2

I wrote a program to classify MNIST with a vanilla neural net using sigmoid activation and back-propagation training. I tried to work through the math myself (because I want to understand things ), and the formula I ended up getting was

$dE/(dW_{ab})=$ \begin{cases} 2∗O_a∗O_b∗(1−O_b)∗(O_b−exp), & \text{if node b is an output node} \\ Oa∗Ob∗(1−Ob)∗∑_L(dE/(dO_L)∗dO_L/dx∗W_{bL}), & \text{if node b is a hidden node} \end{cases}

Where $L$ is the next layer, and $∑_L$ is the sum across that layer. This looked similar to what I saw elsewhere so I assumed it was correct. Having implemented the Neural net and trying to train it over MNIST, I found that It wasn't forking at all (effectively random results). To test it, I tried unit testing pieces individually, and I found that if I only adjust weights in the final layer I had a successful classification rate of 88% after just one epoch.

So clearly there is something wrong with the way I calculate the weight adjustments for non-output layers. The only reasons I could think of this being true are that my formula is wrong or that since the expected outputs are vectors of 9 0's and a 1, the algorithm is minimizing error by just making everything zero, and just ignoring the 1. (although I don't think either of these things are very likely).

Here is the Java code of the training algorithm. I think that variable names make enough sense that this segment is understandable without the rest of the program, but if you need to see something else, just ask.

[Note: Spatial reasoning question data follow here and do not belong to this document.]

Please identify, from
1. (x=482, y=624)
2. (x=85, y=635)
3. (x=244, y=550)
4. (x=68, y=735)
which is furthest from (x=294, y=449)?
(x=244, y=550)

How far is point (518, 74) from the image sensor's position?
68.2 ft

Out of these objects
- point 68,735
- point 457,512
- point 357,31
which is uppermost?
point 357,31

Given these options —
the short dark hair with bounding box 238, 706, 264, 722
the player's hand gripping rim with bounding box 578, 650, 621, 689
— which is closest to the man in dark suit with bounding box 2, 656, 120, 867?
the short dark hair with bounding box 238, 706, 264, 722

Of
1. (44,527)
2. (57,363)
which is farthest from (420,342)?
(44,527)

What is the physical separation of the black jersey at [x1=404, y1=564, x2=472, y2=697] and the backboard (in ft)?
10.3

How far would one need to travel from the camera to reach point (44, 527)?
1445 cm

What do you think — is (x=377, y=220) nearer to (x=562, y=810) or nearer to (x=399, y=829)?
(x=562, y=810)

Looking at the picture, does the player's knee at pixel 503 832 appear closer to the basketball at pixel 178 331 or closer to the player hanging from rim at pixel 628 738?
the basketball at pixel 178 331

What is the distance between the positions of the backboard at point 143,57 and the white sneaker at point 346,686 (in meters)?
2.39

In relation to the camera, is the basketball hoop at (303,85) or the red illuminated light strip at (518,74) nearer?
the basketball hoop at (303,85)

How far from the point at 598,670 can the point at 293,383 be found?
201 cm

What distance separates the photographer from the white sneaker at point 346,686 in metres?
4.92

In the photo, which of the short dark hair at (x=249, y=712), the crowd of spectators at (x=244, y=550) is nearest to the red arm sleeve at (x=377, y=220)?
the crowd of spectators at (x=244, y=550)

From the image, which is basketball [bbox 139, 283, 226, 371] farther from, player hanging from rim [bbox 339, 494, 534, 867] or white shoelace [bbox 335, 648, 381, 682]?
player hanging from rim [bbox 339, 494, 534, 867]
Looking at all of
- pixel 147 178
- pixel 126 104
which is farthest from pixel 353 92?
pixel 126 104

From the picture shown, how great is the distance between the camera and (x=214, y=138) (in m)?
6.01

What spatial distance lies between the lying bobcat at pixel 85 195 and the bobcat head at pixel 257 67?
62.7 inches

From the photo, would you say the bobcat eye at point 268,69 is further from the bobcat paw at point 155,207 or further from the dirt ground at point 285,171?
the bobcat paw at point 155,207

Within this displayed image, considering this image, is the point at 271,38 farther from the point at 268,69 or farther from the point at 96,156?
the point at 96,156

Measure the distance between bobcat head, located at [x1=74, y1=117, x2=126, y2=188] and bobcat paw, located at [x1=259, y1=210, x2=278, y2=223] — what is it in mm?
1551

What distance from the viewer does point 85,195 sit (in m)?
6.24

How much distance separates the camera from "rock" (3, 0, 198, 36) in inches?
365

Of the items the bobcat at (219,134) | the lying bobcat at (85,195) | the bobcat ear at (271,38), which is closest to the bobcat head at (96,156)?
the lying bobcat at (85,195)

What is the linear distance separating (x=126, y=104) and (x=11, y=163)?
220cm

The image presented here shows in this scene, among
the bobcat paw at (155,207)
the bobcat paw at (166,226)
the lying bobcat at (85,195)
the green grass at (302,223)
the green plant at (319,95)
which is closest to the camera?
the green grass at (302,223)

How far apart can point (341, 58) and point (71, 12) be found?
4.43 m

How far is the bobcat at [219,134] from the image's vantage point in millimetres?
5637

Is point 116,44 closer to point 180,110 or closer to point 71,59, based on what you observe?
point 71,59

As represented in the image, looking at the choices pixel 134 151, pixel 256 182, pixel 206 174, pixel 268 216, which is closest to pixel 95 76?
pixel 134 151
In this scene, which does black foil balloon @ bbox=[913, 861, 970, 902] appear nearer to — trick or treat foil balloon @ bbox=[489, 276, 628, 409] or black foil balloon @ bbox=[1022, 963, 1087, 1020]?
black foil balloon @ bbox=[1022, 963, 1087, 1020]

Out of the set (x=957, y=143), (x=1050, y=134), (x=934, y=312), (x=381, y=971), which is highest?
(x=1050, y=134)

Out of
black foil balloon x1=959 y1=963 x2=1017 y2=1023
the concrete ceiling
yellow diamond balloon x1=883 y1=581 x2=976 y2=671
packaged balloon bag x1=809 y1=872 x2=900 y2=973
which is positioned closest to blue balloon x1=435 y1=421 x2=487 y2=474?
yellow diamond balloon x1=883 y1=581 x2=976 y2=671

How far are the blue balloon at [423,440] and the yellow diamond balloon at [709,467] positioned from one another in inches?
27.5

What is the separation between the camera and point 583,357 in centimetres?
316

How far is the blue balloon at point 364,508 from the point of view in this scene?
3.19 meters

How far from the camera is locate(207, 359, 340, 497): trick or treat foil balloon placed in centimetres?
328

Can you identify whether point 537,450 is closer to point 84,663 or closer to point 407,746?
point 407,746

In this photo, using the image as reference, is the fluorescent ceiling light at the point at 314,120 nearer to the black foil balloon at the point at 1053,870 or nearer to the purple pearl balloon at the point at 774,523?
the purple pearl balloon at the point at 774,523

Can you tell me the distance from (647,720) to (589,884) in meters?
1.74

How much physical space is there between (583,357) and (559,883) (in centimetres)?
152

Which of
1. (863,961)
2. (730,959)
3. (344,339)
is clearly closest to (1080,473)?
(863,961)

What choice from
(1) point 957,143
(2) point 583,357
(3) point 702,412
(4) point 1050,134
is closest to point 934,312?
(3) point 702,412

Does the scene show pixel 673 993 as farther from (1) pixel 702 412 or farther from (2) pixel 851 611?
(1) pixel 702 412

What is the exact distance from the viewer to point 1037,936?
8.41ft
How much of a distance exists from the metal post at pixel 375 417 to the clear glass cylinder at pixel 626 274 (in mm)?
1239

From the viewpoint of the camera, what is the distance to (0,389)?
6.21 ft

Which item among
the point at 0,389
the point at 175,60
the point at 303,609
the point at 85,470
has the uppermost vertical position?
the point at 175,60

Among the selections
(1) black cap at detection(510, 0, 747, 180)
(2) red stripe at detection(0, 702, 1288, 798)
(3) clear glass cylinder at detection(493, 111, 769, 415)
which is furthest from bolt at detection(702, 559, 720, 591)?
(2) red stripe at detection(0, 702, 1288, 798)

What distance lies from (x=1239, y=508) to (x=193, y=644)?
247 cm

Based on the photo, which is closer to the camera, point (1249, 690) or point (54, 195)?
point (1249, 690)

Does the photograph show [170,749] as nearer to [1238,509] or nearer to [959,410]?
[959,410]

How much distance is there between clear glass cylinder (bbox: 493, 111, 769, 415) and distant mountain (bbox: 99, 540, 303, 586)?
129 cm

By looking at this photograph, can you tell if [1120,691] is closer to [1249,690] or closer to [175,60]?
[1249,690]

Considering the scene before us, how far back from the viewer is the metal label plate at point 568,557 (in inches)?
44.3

     for(int ii = 0; ii < outputLayer.size(); ii++)
     {
        Node n = outputLayer.get(ii);
        for(Connection c : n.connections)
        {
           c.origin.adjustSum += c.destination.value * (1-c.destination.value) * (c.destination.value - expected[ii])*c.weight;
           c.weight -= learningRate * c.origin.value * c.destination.value * (1-c.destination.value) * (c.destination.value - expected[ii]);
        }
     }
     for(Node n : hiddenLayer)
     {
        for(Connection c : n.connections)
        {
           c.weight -= learningRate * c.origin.value * c.destination.value * (1-c.destination.value) * n.adjustSum;
        }
     }

I am a high-school student new to stack exchange (and computer Science), so If I have done something wrong with this question just let me know in the comments and I'll try to fix it.

0 Answers0